評論の載っていない赤本?」という記事の中で僕は、入試過去問集に著作権料が上乗せされれば、受験生の経済的負担が増すことへの不安を記した。また、「やはり評論の載っていない赤本が出た!」という記事の中で、デジタルディバイドの問題についてもふれた。できることならば入試過去問は平等に受験生の手に渡るような環境が望ましい。

*学力二極化、6割感じる 大半が「所得格差が原因」
http://www.excite.co.jp/News/society/20060527171019/Kyodo_20060527a464010s20060527171021.html

「所得格差による学力二極化」という問題は、僕も日々現場で感じている。だが、まだ塾や予備校に通える子はいい方だ。

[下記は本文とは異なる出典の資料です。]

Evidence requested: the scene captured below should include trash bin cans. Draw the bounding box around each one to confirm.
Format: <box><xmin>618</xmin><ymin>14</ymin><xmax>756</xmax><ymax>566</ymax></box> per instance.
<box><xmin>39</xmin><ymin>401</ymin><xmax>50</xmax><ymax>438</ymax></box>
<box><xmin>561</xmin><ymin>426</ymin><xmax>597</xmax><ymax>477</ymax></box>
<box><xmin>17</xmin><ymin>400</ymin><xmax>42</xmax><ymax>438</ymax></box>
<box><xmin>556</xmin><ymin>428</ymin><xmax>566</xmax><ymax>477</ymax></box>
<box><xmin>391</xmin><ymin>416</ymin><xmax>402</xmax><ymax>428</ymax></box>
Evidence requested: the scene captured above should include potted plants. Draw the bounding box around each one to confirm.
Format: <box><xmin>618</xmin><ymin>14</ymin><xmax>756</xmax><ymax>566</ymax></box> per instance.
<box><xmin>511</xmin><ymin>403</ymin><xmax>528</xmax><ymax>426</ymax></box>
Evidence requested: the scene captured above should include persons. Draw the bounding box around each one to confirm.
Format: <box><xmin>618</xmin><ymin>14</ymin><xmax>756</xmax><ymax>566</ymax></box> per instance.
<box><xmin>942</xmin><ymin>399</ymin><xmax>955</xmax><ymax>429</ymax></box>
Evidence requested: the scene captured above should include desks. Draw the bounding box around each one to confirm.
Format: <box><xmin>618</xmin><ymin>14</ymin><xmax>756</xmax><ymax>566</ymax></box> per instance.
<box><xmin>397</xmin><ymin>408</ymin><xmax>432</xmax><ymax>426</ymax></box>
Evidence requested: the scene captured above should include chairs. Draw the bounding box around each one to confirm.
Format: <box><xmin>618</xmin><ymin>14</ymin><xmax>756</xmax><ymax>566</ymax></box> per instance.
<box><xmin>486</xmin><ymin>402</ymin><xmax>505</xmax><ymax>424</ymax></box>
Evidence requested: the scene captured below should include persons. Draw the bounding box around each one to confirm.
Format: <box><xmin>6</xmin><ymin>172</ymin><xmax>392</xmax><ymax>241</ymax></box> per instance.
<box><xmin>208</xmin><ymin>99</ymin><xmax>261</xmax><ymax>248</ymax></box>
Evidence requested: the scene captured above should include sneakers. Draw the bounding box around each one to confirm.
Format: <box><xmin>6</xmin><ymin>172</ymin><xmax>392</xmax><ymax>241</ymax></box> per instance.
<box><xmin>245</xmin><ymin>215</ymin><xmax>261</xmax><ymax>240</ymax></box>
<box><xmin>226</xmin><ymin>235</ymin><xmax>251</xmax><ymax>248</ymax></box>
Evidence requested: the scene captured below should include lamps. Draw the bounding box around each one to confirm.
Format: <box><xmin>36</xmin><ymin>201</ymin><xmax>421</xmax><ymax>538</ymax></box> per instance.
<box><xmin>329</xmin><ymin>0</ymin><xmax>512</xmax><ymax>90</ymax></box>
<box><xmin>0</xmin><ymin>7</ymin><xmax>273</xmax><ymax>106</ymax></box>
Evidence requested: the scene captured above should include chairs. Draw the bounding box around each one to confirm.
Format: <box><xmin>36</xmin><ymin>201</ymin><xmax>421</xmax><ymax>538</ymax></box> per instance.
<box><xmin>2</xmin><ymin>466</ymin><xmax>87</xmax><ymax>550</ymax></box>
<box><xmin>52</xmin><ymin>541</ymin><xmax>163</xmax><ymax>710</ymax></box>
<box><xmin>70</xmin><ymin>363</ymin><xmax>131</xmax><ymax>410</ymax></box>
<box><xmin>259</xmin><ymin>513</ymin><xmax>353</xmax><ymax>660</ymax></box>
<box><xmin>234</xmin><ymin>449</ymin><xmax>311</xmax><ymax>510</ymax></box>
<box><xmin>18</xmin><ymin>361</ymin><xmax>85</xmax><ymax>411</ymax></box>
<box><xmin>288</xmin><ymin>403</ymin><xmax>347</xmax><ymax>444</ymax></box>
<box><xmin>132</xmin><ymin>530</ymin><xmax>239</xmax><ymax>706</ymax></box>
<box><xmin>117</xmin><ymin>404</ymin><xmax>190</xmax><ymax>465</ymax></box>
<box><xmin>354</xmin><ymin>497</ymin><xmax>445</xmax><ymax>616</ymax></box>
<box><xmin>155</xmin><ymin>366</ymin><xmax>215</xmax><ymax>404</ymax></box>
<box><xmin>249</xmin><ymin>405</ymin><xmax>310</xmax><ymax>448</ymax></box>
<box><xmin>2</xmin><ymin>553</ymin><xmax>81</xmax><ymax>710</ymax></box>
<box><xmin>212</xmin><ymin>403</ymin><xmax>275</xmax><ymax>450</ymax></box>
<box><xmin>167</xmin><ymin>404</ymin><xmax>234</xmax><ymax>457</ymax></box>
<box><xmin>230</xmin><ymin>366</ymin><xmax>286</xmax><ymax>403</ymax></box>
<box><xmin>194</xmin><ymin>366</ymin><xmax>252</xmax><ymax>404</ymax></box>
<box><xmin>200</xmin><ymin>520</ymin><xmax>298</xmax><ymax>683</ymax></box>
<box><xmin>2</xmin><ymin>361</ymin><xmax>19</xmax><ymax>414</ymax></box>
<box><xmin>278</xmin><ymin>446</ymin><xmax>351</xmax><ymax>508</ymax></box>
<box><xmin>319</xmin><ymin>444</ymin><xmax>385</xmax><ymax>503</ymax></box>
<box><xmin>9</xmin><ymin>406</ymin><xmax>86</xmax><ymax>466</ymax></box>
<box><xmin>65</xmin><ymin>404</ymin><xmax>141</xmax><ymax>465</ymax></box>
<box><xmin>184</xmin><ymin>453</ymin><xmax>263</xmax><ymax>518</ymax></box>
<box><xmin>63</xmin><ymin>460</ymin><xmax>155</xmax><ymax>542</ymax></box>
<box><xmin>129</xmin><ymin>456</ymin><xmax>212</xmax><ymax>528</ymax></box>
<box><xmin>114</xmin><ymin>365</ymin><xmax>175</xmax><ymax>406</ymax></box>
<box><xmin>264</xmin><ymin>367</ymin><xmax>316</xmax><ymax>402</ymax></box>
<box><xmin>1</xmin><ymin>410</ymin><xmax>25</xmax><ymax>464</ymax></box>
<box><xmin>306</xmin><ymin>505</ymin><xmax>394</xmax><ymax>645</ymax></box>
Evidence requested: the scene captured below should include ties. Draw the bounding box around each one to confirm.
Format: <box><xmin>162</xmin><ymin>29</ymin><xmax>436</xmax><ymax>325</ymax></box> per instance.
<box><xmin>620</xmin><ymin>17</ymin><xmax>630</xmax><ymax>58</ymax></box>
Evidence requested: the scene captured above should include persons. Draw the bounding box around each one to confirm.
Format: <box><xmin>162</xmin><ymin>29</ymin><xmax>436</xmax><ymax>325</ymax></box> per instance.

正直言って、僕ら講師は激しい競争の中で授業技術を磨かざるを得ない世界にいる。実力無き者は生き残れない世界で、「受験指導」という事についてはそこらの学校の教師とは比べ物にならないノウハウを持っている。(学校の先生の中にも受験技術指導に長けている方がいらっしゃると思いますし、また学問的・人間的に優れた方もいらっしゃることかと思いますが…。)

金銭的理由で塾や予備校に通えず、このノウハウに触れることができない子は、正直言ってハンデを課せられていると僕は実感する。僕自身は不幸にして、学校の先生から「学問的」にも「人間的」にも「受験技術」においても、全く感銘を受けることはできなかった。浪人して通った予備校で初めて開眼したのだ


実は当時の僕は「特待生」という特権を使って、たまたま金銭的負担が限り無くゼロに近い予備校生活を送る事が出来た。もしあの時に「特待生」になれなかったら、今頃は大学にも行けぬまま全く違う人生を送っていたかもしれない。

所得格差は少なからず、学力の格差に結びつくと思う。だからこそ、もうこれ以上受験生の経済的負担を増すことがない方向で「入試過去問と著作権」の問題が解決することを僕は望む。